In the text on the liquid crystal display device, which control signal is not needed when each of the common and segment drivers consists of a single driver device?

▸ **Text provided**:
________________________

The liquid crystal display device 1 according to the present embodiment also includes a power supply unit 11, a booster 12, a voltage stabilizer 13, a voltage switch unit 14, a master clock unit 15, a control circuit 17, and inverters 21 and 22.

The power supply unit 11 supplies power to the liquid crystal display device 1. The booster 12 raises the output voltage of the power supply unit 11 up to the necessary voltage value to drive the liquid crystal display panels 18a, 18b, and 18c. The voltage stabilizer 13 generates voltage values V0, V1, V2, V3, and V4 to be supplied to common drivers 19a through 19c and segment drivers 20a through 20c by using the output voltage from the booster 12, and outputs them to each of the common drivers 19a through 19c and the segment drivers 20a through 20c. The voltage values V0 through V4 refer to, for example, 0V, +5V, +10V, +15V, and +20V respective. The voltage switch unit 14 generates correction values required when the voltage stabilizer 13 generates the voltage values V0 through V4, and outputs them to the voltage stabilizer 13. The master clock unit 15 outputs a clock signal according to which the liquid crystal display device 1 is driven. The control circuit 17 controls the display of the entire liquid crystal display device 1, and outputs data signals and control signals from the clock signal of the master clock unit 15 and the externally input image data 16 to the common drivers 19a through 19c and the segment drivers 20a through 20c.

FIG. 1A and FIG. 1B illustrate as control signals output by the control circuit 17 a SEG/COM switch signal (S/C), a data fetch clock (XCLR), a frame start signal (EIO), a pulse polarity control signal (FR), a data latch signal (LP), a driver output off signal (DSPOFF), and an image data signal (OUT). The SEG/COM switch signal (S/C) is a signal for switching between the application of a signal by the common driver 19 and the application of a signal by the segment driver 20. The data fetch clock (XCLR) is a clock signal for acquiring a signal applied to each of the liquid crystal display panels 18a through 18c. The frame start signal (EIO) is a signal used to control the operation order of each driver device when each of the common drivers 19a through 19c and the segment drivers 20a through 20c are configured by a plurality of driver devices, respectively. The frame start signal (EIO) is not necessary when each of the common drivers 19a through 19c and the segment drivers 20a through 20c are configured by one driver device, respectively. The pulse polarity control signal (FR) is a signal for reversing the signal to be applied to each of the liquid crystal display panels 18a through 18c and converting it to an alternating current voltage. The details of the pulse polarity control signal (FR) are described later. The data latch signal (LP) is a signal as a trigger of determining the timing of outputting one line of data. The driver output off signal (DSPOFF) is a signal for switching the ON/OFF state of the output of the common drivers 19a through 19c and the segment drivers 20a through 20c. The image data signal (OUT) is 4-bit data for directing the ON/OFF state of each pixel of the liquid crystal display panels 18. The image data signal (OUT) refers to an individual value of red (R), green (G), and blue (B).

Among these signals, the SEG/COM switch signal is input as is to the common drivers 19a through 19c, and is inverted and input to the segment drivers 20a through 20c through the inverter 21.

________________________

▸ **Stored data**:
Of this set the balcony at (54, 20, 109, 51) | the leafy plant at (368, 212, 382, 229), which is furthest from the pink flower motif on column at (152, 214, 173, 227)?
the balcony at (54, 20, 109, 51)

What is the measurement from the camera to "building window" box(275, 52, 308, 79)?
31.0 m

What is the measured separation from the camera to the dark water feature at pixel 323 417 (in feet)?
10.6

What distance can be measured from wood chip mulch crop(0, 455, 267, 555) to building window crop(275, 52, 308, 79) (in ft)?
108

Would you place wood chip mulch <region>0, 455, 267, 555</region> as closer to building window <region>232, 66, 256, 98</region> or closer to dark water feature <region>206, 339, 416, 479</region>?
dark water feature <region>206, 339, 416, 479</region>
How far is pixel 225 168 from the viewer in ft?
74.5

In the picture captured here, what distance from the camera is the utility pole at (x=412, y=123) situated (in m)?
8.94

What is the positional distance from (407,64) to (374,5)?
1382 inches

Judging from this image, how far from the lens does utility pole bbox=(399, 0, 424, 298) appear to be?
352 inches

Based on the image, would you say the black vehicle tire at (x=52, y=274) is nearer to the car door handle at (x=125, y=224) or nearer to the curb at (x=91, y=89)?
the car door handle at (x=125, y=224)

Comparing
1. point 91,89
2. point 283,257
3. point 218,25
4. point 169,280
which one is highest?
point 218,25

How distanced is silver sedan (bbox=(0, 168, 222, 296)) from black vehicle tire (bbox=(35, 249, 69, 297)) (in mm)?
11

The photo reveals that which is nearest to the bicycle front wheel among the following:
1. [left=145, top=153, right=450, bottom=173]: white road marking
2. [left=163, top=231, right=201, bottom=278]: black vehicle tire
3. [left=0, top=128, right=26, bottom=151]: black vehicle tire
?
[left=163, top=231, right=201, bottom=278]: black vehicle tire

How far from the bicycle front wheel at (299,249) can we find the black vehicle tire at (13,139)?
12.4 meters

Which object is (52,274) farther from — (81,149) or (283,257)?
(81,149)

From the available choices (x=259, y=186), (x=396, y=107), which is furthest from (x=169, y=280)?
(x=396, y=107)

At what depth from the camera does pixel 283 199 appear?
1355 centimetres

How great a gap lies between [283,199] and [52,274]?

________________________

▸ **Problem solution**: The frame start signal (EIO).